Many of Grimm's neighbors noticed the superiority of his crops and the health of his cattle. One of them, Arthur B. Lyman, worked to bring Grimm's alfalfa to the attention of Professor Willet Hays at the University of Minnesota. Hays brought Grimm's alfalfa to the masses. A deficiency in Grimm's alfalfa was its inability to resist bacterial wilt. In the 1940s, more resistant strains were developed, and Grimm's alfalfa was no longer widely used. However, Roger Stein of the Carver Park Reserve discusses the importance of the alfalfa grown by Grimm in stating, "You could say that all North American alfalfa comes from parents that originated on this site." It is estimated that Grimm's alfalfa is the basis for the United States' third largest crop (hay) accounting for 60 e6acre and a value of $3.4 billion annually.

==Honors==
- A bronze monument in Wendelin Grimm's honor was erected at the original homestead property on June 10, 1924. Over 400 people attended to commemorate Grimm's contributions to agriculture.

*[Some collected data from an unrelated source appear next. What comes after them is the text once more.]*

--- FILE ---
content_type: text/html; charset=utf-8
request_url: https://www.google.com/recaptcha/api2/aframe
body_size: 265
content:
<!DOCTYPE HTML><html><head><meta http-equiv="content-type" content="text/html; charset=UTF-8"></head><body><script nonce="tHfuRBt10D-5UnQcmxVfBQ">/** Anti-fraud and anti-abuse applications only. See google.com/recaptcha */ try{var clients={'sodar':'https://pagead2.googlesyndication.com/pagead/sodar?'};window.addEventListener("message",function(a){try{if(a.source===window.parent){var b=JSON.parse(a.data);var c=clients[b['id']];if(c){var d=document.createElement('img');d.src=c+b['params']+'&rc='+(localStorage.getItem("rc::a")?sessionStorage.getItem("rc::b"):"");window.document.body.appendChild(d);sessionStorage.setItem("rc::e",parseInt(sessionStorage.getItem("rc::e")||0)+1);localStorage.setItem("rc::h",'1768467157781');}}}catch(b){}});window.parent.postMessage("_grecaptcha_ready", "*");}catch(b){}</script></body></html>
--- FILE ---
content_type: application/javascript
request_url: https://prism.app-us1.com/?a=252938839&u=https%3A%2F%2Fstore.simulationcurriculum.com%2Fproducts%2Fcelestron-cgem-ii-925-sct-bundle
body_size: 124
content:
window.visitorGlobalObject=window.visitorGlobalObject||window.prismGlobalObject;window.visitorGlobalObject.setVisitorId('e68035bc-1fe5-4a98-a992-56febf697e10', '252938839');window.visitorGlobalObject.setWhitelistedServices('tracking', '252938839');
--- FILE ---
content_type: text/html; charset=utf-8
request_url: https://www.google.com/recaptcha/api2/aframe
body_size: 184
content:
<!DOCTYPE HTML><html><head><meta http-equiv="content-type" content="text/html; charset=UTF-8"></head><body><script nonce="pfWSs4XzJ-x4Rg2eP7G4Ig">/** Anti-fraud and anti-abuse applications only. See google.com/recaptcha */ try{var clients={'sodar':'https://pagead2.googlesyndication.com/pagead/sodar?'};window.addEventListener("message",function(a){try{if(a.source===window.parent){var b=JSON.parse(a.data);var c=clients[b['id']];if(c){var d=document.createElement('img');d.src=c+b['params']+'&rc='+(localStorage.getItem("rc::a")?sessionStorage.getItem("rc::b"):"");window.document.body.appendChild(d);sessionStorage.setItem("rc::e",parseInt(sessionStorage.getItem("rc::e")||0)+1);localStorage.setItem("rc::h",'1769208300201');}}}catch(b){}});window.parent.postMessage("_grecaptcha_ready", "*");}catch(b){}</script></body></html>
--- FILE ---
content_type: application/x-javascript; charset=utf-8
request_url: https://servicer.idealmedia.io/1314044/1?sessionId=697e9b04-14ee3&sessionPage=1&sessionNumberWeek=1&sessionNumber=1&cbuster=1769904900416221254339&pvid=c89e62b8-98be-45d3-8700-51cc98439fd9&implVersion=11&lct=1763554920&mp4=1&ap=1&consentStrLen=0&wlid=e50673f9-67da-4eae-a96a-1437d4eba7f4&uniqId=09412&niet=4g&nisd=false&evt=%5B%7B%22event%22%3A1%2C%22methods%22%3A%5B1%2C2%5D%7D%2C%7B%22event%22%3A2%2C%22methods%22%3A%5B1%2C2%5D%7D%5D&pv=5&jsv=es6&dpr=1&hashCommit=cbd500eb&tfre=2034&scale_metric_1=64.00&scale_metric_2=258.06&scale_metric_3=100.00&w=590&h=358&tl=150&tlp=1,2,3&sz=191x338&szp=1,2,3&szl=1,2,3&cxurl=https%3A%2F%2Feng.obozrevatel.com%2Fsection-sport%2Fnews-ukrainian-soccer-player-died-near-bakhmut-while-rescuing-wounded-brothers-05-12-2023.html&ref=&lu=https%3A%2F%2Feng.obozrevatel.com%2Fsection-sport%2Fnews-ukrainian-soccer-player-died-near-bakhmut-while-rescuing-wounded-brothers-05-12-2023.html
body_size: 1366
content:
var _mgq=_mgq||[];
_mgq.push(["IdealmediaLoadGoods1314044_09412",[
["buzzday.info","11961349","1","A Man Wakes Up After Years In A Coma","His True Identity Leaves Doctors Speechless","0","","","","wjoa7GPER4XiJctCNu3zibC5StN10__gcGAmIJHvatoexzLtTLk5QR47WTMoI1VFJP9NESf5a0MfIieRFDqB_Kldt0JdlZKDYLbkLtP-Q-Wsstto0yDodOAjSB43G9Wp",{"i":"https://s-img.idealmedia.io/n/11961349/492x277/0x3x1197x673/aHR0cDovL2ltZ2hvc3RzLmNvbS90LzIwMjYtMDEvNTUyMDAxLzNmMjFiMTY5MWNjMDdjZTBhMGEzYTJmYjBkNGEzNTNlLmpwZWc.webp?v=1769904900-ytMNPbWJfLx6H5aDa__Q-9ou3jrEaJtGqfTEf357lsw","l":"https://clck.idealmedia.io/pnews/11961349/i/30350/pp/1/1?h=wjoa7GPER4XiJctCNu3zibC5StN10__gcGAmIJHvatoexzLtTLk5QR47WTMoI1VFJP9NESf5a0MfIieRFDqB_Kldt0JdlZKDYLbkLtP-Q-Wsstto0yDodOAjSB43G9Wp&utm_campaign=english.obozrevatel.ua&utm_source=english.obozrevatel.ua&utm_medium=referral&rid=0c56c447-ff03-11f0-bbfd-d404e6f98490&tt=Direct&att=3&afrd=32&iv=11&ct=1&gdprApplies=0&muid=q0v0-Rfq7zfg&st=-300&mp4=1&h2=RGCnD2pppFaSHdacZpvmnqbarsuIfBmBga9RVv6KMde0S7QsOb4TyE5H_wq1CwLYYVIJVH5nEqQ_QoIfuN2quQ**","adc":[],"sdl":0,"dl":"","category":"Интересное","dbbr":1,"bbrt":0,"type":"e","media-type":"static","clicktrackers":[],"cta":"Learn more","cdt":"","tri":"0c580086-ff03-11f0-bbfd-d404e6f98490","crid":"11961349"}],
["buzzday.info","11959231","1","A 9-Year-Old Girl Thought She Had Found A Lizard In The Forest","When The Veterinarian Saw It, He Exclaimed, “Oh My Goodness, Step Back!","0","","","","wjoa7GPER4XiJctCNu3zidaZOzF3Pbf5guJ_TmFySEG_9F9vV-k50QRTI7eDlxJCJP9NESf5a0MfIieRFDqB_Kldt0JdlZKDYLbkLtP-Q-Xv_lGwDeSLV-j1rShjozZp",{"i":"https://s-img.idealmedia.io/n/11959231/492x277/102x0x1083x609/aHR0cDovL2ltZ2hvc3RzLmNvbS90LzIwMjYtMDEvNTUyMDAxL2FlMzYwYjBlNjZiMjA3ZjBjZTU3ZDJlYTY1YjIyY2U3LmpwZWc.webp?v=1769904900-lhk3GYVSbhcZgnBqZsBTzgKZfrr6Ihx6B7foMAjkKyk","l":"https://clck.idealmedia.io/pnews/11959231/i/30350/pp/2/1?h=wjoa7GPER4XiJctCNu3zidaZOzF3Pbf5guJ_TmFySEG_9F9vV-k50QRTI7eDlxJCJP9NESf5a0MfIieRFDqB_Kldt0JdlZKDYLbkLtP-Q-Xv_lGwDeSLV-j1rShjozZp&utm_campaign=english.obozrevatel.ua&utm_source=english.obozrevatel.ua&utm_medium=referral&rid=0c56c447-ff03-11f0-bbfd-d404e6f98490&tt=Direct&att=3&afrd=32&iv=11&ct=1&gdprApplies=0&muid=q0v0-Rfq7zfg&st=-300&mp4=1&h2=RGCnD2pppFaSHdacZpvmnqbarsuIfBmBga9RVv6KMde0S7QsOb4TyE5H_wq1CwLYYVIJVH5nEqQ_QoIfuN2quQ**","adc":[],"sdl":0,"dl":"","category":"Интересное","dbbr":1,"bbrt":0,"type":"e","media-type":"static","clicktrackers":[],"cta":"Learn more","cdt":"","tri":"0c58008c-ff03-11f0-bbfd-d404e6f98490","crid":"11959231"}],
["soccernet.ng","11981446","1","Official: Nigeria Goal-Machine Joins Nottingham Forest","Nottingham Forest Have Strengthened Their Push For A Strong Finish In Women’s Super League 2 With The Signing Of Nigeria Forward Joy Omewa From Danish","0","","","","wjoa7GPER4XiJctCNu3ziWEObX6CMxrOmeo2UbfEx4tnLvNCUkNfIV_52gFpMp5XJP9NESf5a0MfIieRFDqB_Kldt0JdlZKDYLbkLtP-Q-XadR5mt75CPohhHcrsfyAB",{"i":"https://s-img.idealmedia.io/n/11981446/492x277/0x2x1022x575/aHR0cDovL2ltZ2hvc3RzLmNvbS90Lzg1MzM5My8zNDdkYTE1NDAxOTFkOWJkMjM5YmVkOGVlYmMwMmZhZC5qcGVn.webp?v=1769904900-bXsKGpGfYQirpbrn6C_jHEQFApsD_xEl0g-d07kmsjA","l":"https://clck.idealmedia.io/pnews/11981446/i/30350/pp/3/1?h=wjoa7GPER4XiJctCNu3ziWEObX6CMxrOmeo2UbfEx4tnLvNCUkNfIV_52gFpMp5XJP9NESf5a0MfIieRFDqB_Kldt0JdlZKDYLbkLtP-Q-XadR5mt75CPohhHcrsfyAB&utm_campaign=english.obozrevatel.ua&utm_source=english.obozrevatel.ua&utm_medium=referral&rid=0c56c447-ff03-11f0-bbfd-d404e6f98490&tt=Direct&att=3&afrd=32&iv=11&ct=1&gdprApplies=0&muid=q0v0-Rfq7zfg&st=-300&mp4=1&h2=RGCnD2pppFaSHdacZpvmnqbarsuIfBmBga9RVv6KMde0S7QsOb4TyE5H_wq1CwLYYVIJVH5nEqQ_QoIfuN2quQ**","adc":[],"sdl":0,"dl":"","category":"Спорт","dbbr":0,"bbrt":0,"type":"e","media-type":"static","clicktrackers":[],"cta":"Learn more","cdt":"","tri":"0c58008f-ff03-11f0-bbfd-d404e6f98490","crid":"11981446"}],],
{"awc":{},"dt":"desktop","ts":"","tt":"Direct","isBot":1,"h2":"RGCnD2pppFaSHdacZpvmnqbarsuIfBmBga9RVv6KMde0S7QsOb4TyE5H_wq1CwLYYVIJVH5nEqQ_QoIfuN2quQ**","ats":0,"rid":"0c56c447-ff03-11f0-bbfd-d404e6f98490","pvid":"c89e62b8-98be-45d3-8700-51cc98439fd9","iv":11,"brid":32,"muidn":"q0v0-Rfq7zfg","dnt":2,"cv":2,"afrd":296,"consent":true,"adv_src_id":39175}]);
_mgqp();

- Renovation on the original farmstead was completed in 2001 and celebrated with an open house. Events included era-appropriate activities like wool spinning and a speech by a Grimm descendant, great grandson Clarence Kelzer.
- In an homage to the significance of Grimm's alfalfa to Carver County, many of the housing developments in the area once occupied by farmland are now named in its honor. Neighborhoods and school names include: Clover Ridge, Clover Fields and Clover Preserve.
- The State of Minnesota celebrated its sesquicentennial anniversary in 2008. To celebrate, the state requested citizens to nominate the most significant events and/or people in Minnesota's History. Wendelin Grimm and his alfalfa made the final list of 150.